== DIRECTIVE ==
Render the text from the line containing "this 350×262 image." through the line containing "crumpled front bumper [202, 114, 336, 192]", both included, as a JSON list of strings with one string per line and blank lines omitted.

== EXERCISE MATERIALS ==

-------------------------

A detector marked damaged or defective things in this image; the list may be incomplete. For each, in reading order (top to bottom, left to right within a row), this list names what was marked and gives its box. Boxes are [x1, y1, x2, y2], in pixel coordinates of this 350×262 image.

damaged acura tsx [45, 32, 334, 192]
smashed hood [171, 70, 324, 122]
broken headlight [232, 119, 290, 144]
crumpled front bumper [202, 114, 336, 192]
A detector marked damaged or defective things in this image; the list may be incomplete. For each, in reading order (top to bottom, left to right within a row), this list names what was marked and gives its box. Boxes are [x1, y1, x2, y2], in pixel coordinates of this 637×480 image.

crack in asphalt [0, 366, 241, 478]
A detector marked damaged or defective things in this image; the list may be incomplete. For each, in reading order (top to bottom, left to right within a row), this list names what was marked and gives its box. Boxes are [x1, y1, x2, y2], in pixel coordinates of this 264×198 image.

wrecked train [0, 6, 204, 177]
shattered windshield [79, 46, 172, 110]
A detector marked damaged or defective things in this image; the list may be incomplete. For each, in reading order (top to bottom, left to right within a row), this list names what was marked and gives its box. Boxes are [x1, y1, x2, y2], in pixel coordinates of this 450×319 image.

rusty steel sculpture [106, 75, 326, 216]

-------------------------

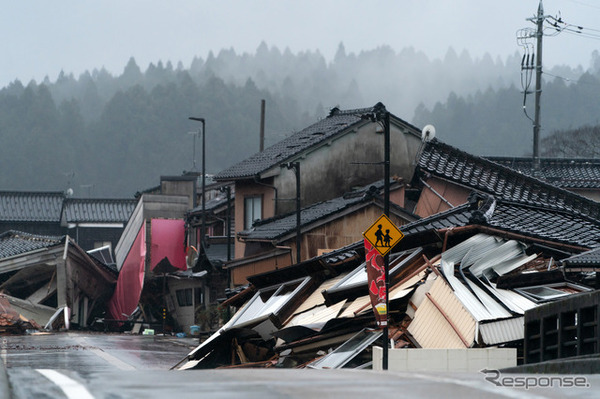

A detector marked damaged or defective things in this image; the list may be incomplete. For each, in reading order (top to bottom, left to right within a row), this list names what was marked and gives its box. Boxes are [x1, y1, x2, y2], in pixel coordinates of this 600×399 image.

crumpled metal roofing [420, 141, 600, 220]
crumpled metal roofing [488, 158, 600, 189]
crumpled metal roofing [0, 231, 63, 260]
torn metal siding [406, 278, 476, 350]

-------------------------

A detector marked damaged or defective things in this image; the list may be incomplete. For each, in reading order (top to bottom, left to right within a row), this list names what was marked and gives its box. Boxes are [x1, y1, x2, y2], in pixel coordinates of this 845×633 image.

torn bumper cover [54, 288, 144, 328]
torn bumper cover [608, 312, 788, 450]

-------------------------

== TASK RESULT ==
[
  "A detector marked damaged or defective things in this image; the list may be incomplete. For each, in reading order (top to bottom, left to right within a row), this list names what was marked and gives its box. Boxes are [x1, y1, x2, y2], in pixel coordinates of this 350×262 image.",
  "damaged acura tsx [45, 32, 334, 192]",
  "smashed hood [171, 70, 324, 122]",
  "broken headlight [232, 119, 290, 144]",
  "crumpled front bumper [202, 114, 336, 192]"
]